*What the exercise asks*.
The answer must be one number: how many lines in the records below contain the string "family".
[[ Input data open ]]
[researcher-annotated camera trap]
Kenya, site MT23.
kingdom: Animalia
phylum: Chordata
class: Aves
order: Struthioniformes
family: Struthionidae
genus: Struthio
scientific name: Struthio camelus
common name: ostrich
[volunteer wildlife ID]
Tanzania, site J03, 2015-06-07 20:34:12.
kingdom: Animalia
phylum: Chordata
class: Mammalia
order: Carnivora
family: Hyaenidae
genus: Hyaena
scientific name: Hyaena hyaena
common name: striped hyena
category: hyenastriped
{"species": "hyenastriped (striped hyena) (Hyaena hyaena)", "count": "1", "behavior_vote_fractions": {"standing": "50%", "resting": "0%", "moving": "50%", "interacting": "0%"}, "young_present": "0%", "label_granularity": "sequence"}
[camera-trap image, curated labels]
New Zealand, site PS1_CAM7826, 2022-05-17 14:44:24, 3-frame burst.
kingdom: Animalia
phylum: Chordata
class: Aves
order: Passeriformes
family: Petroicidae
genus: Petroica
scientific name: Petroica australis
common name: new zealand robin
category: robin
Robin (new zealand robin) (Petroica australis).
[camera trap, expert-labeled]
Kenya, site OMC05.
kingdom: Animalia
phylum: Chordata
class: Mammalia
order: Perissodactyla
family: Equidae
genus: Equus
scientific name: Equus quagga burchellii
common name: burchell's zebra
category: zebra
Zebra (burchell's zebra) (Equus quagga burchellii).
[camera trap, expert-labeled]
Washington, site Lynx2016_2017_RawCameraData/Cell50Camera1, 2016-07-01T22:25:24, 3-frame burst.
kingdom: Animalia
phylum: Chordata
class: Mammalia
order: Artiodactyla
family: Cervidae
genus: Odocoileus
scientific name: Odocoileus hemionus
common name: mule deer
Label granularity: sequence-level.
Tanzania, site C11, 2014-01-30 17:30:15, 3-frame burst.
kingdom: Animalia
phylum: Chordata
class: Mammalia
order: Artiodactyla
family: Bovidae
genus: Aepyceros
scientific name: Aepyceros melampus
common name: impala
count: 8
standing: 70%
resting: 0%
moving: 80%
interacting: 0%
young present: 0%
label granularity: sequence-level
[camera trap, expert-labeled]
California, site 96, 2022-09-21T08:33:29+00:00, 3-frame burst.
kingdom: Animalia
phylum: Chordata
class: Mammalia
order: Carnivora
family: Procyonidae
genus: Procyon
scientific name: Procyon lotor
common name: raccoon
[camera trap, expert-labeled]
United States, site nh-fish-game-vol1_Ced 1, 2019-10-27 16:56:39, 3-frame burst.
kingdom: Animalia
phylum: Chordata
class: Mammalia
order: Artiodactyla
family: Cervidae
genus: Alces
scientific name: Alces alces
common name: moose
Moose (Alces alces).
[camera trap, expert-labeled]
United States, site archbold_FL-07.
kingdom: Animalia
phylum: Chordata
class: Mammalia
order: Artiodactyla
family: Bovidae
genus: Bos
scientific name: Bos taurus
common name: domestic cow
[[ Input data closed ]]
*Your response*.
9